▶ _WHAT NEEDS TO BE DONE_
Copy out the material below, substituting "large tree" for each occurrence of "tall tree" and leaving every other character as it is.

"""

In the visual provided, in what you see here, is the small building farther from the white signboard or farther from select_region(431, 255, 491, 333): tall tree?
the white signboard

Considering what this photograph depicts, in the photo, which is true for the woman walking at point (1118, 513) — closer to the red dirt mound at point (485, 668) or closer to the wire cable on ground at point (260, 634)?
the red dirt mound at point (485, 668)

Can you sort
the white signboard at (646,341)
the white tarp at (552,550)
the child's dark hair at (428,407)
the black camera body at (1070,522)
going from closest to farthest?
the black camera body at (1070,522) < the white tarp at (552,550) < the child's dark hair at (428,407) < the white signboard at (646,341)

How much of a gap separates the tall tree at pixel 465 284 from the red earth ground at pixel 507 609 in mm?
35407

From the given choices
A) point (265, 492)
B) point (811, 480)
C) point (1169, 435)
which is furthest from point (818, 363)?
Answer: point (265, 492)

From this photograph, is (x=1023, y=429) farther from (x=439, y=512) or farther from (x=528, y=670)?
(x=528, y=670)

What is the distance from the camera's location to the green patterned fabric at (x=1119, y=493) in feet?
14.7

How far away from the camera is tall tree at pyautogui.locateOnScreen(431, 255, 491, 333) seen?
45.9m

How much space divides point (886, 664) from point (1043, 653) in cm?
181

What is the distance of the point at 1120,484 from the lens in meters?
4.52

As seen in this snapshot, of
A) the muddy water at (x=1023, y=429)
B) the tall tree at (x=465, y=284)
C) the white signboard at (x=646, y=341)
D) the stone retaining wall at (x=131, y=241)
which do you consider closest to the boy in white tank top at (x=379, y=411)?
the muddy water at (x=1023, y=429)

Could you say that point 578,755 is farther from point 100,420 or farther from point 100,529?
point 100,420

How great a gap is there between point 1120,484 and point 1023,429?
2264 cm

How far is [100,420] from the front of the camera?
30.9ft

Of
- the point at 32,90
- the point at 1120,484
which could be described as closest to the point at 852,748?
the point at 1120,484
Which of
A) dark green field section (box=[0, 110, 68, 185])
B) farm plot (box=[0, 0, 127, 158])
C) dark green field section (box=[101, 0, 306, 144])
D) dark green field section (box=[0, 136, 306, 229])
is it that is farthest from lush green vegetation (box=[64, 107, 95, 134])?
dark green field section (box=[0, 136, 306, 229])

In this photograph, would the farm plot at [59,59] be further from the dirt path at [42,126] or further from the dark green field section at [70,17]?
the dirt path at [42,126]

"""

▶ _RESPONSE_
In the visual provided, in what you see here, is the small building farther from the white signboard or farther from select_region(431, 255, 491, 333): large tree?
the white signboard

Considering what this photograph depicts, in the photo, which is true for the woman walking at point (1118, 513) — closer to the red dirt mound at point (485, 668) or closer to the wire cable on ground at point (260, 634)?
the red dirt mound at point (485, 668)

Can you sort
the white signboard at (646,341)
the white tarp at (552,550)
the child's dark hair at (428,407)
the black camera body at (1070,522)
going from closest to farthest?
the black camera body at (1070,522) < the white tarp at (552,550) < the child's dark hair at (428,407) < the white signboard at (646,341)

How much of a gap separates the large tree at pixel 465 284 from the red earth ground at pixel 507 609 in mm?
35407

From the given choices
A) point (265, 492)
B) point (811, 480)
C) point (1169, 435)
which is furthest from point (818, 363)?
Answer: point (265, 492)

From this photograph, is (x=1023, y=429) farther from (x=439, y=512) or farther from (x=528, y=670)?
(x=528, y=670)

What is the distance from the camera's location to the green patterned fabric at (x=1119, y=493) in feet?
14.7

How far away from the camera is large tree at pyautogui.locateOnScreen(431, 255, 491, 333) seen?
45.9m

How much space divides point (886, 664) from point (1043, 653) in cm?
181

What is the distance of the point at 1120,484 from the lens in meters?
4.52

As seen in this snapshot, of
A) the muddy water at (x=1023, y=429)
B) the large tree at (x=465, y=284)
C) the white signboard at (x=646, y=341)
D) the stone retaining wall at (x=131, y=241)
which do you consider closest to the boy in white tank top at (x=379, y=411)?
the muddy water at (x=1023, y=429)

Could you say that point 578,755 is farther from point 100,420 or farther from point 100,529?
point 100,420

How great a gap is there between point 1120,484 and point 1023,429?
2264 cm

How far is [100,420] from the front of the camera?
30.9ft

Of
- the point at 32,90
- the point at 1120,484
which could be described as closest to the point at 852,748?
the point at 1120,484
Which of
A) dark green field section (box=[0, 110, 68, 185])
B) farm plot (box=[0, 0, 127, 158])
C) dark green field section (box=[101, 0, 306, 144])
D) dark green field section (box=[0, 136, 306, 229])
is it that is farthest from lush green vegetation (box=[64, 107, 95, 134])?
dark green field section (box=[0, 136, 306, 229])

In this photograph, would the farm plot at [59,59] be further from the dirt path at [42,126] or further from the dark green field section at [70,17]?
the dirt path at [42,126]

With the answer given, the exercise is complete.